- Trecho do documento:
□ □ □
Não há um verdadeiro método de formação de jogadores consolidado no Brasil. Não conseguimos capturar nossa essência e transformá-la numa linha de produção de nível internacional.
O renomado professor João Paulo Medina defende que o futebol brasileiro é forjado em três cenários: a praia, a rua e o futsal. O conjunto deles é que faz imprimir a marca do futebol brasileiro nos jogadores.
Acrescento, modestamente, a necessidade de um componente pedagógico na formação. Isso mesmo, ensinar regras, tática, comportamento, disciplina, aprendizado humano mais amplo, além da própria educação formal nos colégios. Esquece-se da valorização do ser humano, fundamental para formar, e não apenas revelar.
□ □ □
- Trecho de dados:
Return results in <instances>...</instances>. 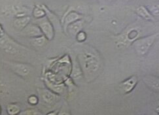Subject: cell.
□ □ □
- Requisitos do exercício:
• A. Reproduza o texto sobre a formação de jogadores entre "Não há um verdadeiro" e "não apenas revelar.", inclusive, renomeando "futsal" como "futebol de salão".
• B. De acordo com o texto sobre a formação de jogadores, quais são os três cenários em que João Paulo Medina diz que o futebol brasileiro é forjado?
• C. Retome o texto sobre a formação de jogadores e continue-o a partir da última frase.

- Resultados esperados:
• A.
Não há um verdadeiro método de formação de jogadores consolidado no Brasil. Não conseguimos capturar nossa essência e transformá-la numa linha de produção de nível internacional.
O renomado professor João Paulo Medina defende que o futebol brasileiro é forjado em três cenários: a praia, a rua e o futebol de salão. O conjunto deles é que faz imprimir a marca do futebol brasileiro nos jogadores.
Acrescento, modestamente, a necessidade de um componente pedagógico na formação. Isso mesmo, ensinar regras, tática, comportamento, disciplina, aprendizado humano mais amplo, além da própria educação formal nos colégios. Esquece-se da valorização do ser humano, fundamental para formar, e não apenas revelar.

• B. A praia, a rua e o futsal.

• C.
Em recente conversa com um treinador italiano, dizia-me que, em sua época de jogador sub-20 do Genoa, todo mês os boletins escolares eram avaliados pelos dirigentes, como em muitos clubes italianos.
Numa dessas, mesmo ele sendo capitão da equipe, por estar com notas baixas, treinou a semana inteira, mas não jogou no fim de semana.
Não é exagero, portanto, o que se escuta sobre o nível de exigência profissional dos clubes europeus.
Devemos repensar a receita do nosso pão caseiro. Não esquecer a sua essência. Ao contrário, aproveitar-se dela com sabedoria e organização.